### Required work
Please rewrite the material below with every "bare tree" changed to "leafless tree" and nothing else altered.

### Data provided
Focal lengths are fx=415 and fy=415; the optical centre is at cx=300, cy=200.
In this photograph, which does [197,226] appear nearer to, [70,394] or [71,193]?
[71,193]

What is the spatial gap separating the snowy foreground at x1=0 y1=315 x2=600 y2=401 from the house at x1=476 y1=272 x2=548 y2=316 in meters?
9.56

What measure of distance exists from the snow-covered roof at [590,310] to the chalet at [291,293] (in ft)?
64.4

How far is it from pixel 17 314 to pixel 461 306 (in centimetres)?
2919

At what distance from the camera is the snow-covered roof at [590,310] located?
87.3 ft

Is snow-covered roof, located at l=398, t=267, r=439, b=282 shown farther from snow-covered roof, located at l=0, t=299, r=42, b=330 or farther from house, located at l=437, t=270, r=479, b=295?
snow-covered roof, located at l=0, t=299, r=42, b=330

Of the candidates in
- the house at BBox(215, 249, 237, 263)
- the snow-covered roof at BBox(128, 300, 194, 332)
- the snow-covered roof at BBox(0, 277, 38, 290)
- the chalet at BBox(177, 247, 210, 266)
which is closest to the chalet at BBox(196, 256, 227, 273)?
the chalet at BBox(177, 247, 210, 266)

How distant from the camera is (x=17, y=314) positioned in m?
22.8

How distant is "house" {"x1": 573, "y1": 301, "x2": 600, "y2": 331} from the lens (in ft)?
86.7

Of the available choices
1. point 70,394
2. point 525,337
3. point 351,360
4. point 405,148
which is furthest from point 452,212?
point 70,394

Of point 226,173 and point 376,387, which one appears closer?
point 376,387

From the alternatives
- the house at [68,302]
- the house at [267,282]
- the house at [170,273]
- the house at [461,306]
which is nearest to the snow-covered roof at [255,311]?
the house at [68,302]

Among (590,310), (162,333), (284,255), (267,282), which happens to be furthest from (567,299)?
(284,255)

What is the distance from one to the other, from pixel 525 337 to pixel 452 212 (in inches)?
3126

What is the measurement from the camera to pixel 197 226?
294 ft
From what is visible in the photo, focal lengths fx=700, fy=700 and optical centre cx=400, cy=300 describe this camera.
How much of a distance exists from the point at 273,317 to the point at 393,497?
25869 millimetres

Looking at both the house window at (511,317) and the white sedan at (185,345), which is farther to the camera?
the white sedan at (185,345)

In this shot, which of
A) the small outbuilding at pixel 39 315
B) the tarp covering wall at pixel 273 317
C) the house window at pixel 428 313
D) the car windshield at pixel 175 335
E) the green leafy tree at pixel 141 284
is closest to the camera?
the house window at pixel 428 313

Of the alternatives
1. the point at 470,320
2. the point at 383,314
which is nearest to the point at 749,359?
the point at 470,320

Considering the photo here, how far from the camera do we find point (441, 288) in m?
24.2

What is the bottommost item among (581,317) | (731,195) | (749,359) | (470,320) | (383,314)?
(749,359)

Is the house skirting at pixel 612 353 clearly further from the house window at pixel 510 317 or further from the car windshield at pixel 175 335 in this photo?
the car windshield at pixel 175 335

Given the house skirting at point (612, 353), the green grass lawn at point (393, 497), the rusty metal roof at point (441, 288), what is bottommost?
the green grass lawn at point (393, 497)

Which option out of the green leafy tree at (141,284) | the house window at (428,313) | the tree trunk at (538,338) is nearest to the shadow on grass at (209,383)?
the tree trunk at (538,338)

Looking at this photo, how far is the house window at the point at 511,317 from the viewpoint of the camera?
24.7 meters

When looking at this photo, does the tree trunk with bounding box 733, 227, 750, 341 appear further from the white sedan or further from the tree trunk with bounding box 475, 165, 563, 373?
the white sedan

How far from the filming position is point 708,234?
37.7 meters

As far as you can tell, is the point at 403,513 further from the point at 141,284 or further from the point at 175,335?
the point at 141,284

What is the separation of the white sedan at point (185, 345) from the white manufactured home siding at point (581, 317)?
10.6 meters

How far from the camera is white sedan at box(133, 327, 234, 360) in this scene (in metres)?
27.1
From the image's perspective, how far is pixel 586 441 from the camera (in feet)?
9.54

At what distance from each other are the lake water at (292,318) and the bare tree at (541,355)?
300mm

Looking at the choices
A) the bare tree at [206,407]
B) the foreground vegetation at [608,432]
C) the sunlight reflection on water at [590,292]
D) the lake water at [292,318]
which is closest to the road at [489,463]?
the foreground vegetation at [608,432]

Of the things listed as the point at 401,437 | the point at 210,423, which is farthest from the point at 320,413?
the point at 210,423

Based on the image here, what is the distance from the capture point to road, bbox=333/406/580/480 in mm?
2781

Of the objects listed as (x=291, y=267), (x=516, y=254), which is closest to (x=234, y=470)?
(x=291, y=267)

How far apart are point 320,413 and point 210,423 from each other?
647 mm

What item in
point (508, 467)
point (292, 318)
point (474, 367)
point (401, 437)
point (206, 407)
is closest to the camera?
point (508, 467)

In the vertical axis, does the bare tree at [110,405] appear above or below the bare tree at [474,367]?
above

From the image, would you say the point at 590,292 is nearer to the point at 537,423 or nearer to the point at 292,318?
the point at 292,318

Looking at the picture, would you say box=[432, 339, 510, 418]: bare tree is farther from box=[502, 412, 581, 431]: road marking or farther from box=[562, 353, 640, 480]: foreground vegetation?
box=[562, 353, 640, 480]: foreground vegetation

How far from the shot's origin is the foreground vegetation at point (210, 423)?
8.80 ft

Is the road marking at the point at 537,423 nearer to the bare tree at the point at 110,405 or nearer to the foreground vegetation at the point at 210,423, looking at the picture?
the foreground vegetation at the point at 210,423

### Completed exercise
Focal lengths are fx=415 and fy=415; the optical centre is at cx=300, cy=200.
In this photograph, which does [197,226] appear nearer to, [70,394] or [71,193]?
[71,193]

What is the spatial gap separating the snowy foreground at x1=0 y1=315 x2=600 y2=401 from the house at x1=476 y1=272 x2=548 y2=316 in meters?
9.56

What measure of distance exists from the snow-covered roof at [590,310] to the chalet at [291,293] (in ft)?
64.4

How far is it from pixel 17 314 to pixel 461 306 (in centimetres)?
2919

At what distance from the camera is the snow-covered roof at [590,310] located?
87.3 ft

Is snow-covered roof, located at l=398, t=267, r=439, b=282 shown farther from snow-covered roof, located at l=0, t=299, r=42, b=330 or farther from house, located at l=437, t=270, r=479, b=295?
snow-covered roof, located at l=0, t=299, r=42, b=330

Of the candidates in
- the house at BBox(215, 249, 237, 263)
- the snow-covered roof at BBox(128, 300, 194, 332)
- the snow-covered roof at BBox(0, 277, 38, 290)
- the chalet at BBox(177, 247, 210, 266)
which is closest to the chalet at BBox(196, 256, 227, 273)?
the chalet at BBox(177, 247, 210, 266)

How distant from the camera is (x=17, y=314) positioned in m?
22.8

How distant is "house" {"x1": 573, "y1": 301, "x2": 600, "y2": 331} from the lens (in ft)?
86.7

Of the available choices
1. point 70,394
2. point 525,337
3. point 351,360
4. point 405,148
which is furthest from point 452,212?
point 70,394

Of point 226,173 and point 376,387, which one appears closer?
point 376,387

From the alternatives
- the house at [68,302]
- the house at [267,282]
- the house at [170,273]
- the house at [461,306]
which is nearest to the snow-covered roof at [255,311]?
the house at [68,302]

Among (590,310), (162,333), (284,255), (267,282), which happens to be furthest from (567,299)?
(284,255)

What is the distance from one to the other, from pixel 525 337 to pixel 452 212 (in inches)?
3126

What is the measurement from the camera to pixel 197 226?
294 ft
From what is visible in the photo, focal lengths fx=700, fy=700 and optical centre cx=400, cy=300 describe this camera.
How much of a distance exists from the point at 273,317 to the point at 393,497?
25869 millimetres

Looking at both the house window at (511,317) and the white sedan at (185,345), which is farther to the camera?
the white sedan at (185,345)

In this shot, which of
A) the small outbuilding at pixel 39 315
B) the tarp covering wall at pixel 273 317
C) the house window at pixel 428 313
D) the car windshield at pixel 175 335
E) the green leafy tree at pixel 141 284
is closest to the camera?
the house window at pixel 428 313

Of the alternatives
1. the point at 470,320
2. the point at 383,314
which is nearest to the point at 749,359?
the point at 470,320

Considering the photo here, how far from the camera do we find point (441, 288) in m?
24.2

What is the bottommost item among (581,317) | (731,195) | (749,359) | (470,320) | (383,314)?
(749,359)

Is the house skirting at pixel 612 353 clearly further from the house window at pixel 510 317 or further from the car windshield at pixel 175 335 in this photo?
the car windshield at pixel 175 335

Given the house skirting at point (612, 353), the green grass lawn at point (393, 497), the rusty metal roof at point (441, 288), what is bottommost?
the green grass lawn at point (393, 497)

Which option out of the green leafy tree at (141,284) | the house window at (428,313) | the tree trunk at (538,338) is nearest to the shadow on grass at (209,383)?
the tree trunk at (538,338)

Looking at this photo, how far is the house window at the point at 511,317 from the viewpoint of the camera?
24.7 meters

When looking at this photo, does the tree trunk with bounding box 733, 227, 750, 341 appear further from the white sedan or further from the tree trunk with bounding box 475, 165, 563, 373?
the white sedan

How far from the filming position is point 708,234?
37.7 meters

As far as you can tell, is the point at 403,513 further from the point at 141,284 or further from the point at 175,335?
the point at 141,284

What is the separation of the white sedan at point (185, 345) from the white manufactured home siding at point (581, 317)?
10.6 meters

How far from the camera is white sedan at box(133, 327, 234, 360) in this scene (in metres)?
27.1
From the image's perspective, how far is pixel 586 441 from the camera (in feet)?
9.54

At what distance from each other are the lake water at (292,318) and the leafless tree at (541,355)?
300mm

Looking at the choices
A) the leafless tree at [206,407]
B) the foreground vegetation at [608,432]
C) the sunlight reflection on water at [590,292]
D) the lake water at [292,318]
which is closest to the road at [489,463]?
the foreground vegetation at [608,432]

Of the things listed as the point at 401,437 | the point at 210,423, which is farthest from the point at 320,413?
the point at 210,423

Based on the image here, what is the distance from the capture point to road, bbox=333/406/580/480 in mm?
2781

Of the objects listed as (x=291, y=267), (x=516, y=254), which is closest to (x=234, y=470)?
(x=291, y=267)

How far apart are point 320,413 and point 210,423 from each other?
647 mm

What item in
point (508, 467)
point (292, 318)
point (474, 367)
point (401, 437)
point (206, 407)
is closest to the camera?
point (508, 467)

In the vertical axis, does the leafless tree at [110,405] appear above or below the leafless tree at [474,367]?
above

From the image, would you say the point at 590,292 is nearer to the point at 537,423 or nearer to the point at 292,318?
the point at 292,318

Looking at the picture, would you say box=[432, 339, 510, 418]: leafless tree is farther from box=[502, 412, 581, 431]: road marking or farther from box=[562, 353, 640, 480]: foreground vegetation?
box=[562, 353, 640, 480]: foreground vegetation

How far from the shot's origin is the foreground vegetation at point (210, 423)?
8.80 ft

Is the road marking at the point at 537,423 nearer to the leafless tree at the point at 110,405 or nearer to the foreground vegetation at the point at 210,423, looking at the picture?
the foreground vegetation at the point at 210,423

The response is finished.